No signs of significant weather on Tuesday, with a slight bit of
warming in pseudo-zonal flow. By Wednesday, another developing
frontal zone will combine with an approaching wave to allow for
increases in precipitation chances through the middle of the
-- End Changed Discussion --
.AVIATION /08Z THURSDAY THROUGH MONDAY/...

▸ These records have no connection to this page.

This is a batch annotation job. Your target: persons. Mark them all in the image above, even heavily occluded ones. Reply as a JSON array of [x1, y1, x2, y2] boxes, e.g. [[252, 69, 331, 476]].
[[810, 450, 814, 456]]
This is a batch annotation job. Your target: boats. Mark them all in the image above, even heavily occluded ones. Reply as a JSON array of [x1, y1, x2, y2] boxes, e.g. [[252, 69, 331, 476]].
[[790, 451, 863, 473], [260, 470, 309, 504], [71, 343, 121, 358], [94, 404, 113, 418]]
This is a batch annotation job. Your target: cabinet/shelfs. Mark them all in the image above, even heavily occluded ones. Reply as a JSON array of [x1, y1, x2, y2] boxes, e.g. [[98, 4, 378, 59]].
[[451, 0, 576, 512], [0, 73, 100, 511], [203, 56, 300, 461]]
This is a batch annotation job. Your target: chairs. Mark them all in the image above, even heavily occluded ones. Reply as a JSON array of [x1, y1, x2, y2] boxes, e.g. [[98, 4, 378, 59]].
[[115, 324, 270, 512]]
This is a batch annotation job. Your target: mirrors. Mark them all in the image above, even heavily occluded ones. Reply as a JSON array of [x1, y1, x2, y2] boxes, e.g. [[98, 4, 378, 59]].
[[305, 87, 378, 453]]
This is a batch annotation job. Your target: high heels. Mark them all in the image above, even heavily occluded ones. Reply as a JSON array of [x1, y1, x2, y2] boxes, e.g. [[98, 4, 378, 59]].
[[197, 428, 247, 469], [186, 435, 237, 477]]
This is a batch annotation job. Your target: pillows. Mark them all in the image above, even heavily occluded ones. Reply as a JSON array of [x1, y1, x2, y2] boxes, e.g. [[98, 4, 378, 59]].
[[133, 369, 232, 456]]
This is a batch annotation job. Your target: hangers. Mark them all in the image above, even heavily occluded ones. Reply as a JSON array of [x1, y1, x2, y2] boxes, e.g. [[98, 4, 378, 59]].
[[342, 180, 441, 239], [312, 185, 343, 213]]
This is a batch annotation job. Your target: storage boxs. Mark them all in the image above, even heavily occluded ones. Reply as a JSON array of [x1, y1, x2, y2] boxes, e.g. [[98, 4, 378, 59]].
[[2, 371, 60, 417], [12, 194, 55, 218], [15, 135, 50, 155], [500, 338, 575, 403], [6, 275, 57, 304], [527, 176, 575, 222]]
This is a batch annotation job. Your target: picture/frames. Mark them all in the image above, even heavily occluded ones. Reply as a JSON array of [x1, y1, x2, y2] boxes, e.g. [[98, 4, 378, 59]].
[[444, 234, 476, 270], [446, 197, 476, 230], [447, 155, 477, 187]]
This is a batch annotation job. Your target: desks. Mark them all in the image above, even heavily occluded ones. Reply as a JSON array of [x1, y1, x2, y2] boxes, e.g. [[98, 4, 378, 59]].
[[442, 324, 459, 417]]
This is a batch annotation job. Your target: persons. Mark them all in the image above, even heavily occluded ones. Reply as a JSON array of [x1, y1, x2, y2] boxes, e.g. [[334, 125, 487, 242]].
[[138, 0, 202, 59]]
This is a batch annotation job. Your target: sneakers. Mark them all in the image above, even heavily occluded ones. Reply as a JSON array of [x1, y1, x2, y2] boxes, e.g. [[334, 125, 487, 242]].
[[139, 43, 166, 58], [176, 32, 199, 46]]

As low pressure lifts north toward eastern Lake Superior today,
a cold front will advance east across the region. Before any
precipitation arrives toward the western terminals by sunrise,
we first must deal with winds increasing along with a strong low
level jet aloft. The strong low level jet requires at least a
period of non-convective LLWS at the terminals roughly between
06Z and 12Z.
For today, high resolution models/convection allowing models are
really backing off on precipitation coverage ahead of the front
across our western forecast area. Also, instability is expected
to be fairly low this morning. As a result, just have a chance
of showers for western terminals this morning. It is unclear if
ceilings will lower into the MVFR category west due to lack of
widespread rain. Have kept ceilings VFR. As the front moves east
this afternoon, there may be enough diurnal instability for a
chance of thunderstorms toward the KCMH/KLCK. Winds will be
gusty with a subtle shift in wind direction from south to
southwest behind frontal passage. Expect wind gusts in the 25 to
30 knot range.
For tonight, front will be east of the area. Weak surface high
pressure will build briefly into the middle Ohio Valley. Post
frontal stratocumulus clouds should scatter through the evening
with some mid and high level clouds arriving from the southwest
aloft. Gusty winds should diminish fairly quick after sunset.
OUTLOOK...MVFR ceilings and visibilities with a chance of
thunderstorms are possible Friday night into Monday. Wind gusts
to 30 kt possible Sunday through Monday.